Guestblogger Marina Gorbis is executive director at Institute for the Future.
Yesterday I posted
an essay on Socialstructing--creating organizations around social connections rather than against them. I believe these types of organizational forms are growing and diffusing rapidly throughout the economy. However, I do not see them as panaceas from all our ills since they have a potential to bring with them new kinds of inequalities, exclusions, and Ponzi schemes. So this post looks at potential unintended consequences of socialstructing.
One of the best things about speaking Russian (possibly the only thing), is that it gives you an ability to access Russian literature in the original. Over the years I've tried many different translations of Russian writers and was disappointed every time. Nothing compares to the original.
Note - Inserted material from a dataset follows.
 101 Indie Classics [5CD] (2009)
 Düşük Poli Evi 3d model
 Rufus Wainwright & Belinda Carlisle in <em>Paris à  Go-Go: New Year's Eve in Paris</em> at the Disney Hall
Maybe it is impossible to do justice to these texts because many Russian words are so deeply rooted in a uniquely Russian context and life circumstances. What I love about writers such as Gogol and Chekhov is that in portraying life in 19th century Russia they managed to capture universal themes of human inner struggles, desires, and life ironies. They created prototypes of characters and circumstances that are as real today as they were 150 years ago. People just work through those circumstances with a whole new suite of tools and technologies.
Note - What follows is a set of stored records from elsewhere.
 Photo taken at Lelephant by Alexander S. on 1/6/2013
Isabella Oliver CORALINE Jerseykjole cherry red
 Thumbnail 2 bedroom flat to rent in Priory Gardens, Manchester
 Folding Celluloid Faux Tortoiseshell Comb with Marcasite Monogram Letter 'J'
That leads me to one of my favorite pieces of Russian literature -- Nikolai Gogol's Dead Souls, a novel first published in 1842. The story revolves around the exploits of Chichikov, a personality populating the lower rungs of the Russian society. Driven by a desire to enhance his social standing, Chichikov develops an ingenious scheme. He goes around Russian villages buying up records of dead serfs. It's a brilliant idea that capitalized on a unique and grotesque feature of the feudal Russian society -- ownership by landlords of the people who lived and worked on their land.
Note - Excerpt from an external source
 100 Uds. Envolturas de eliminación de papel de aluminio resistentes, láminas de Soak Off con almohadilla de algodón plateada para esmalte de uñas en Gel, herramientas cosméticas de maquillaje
The number of "souls" one owned was a measure of one's economic and social status. Landowners in fact paid taxes based on how many serfs or "souls" they owned. The government kept count of owned "souls" and this count was based on government census numbers. Unfortunately, the census took place only infrequently and many landowners ended up paying taxes on their dead serfs. Grasping an opportune moment between the two censuses, Chichikov bought records of these dead souls from landowners eager to lighten their own tax burdens. Papers certifying Chichikov's ownership of 400 "souls" rapidly elevated Chichikov's status: landed gentry opened their homes to him, tried to give away their daughters in marriage, and celebrated him at town functions. And all it took was a record of ownership of hundreds of "souls."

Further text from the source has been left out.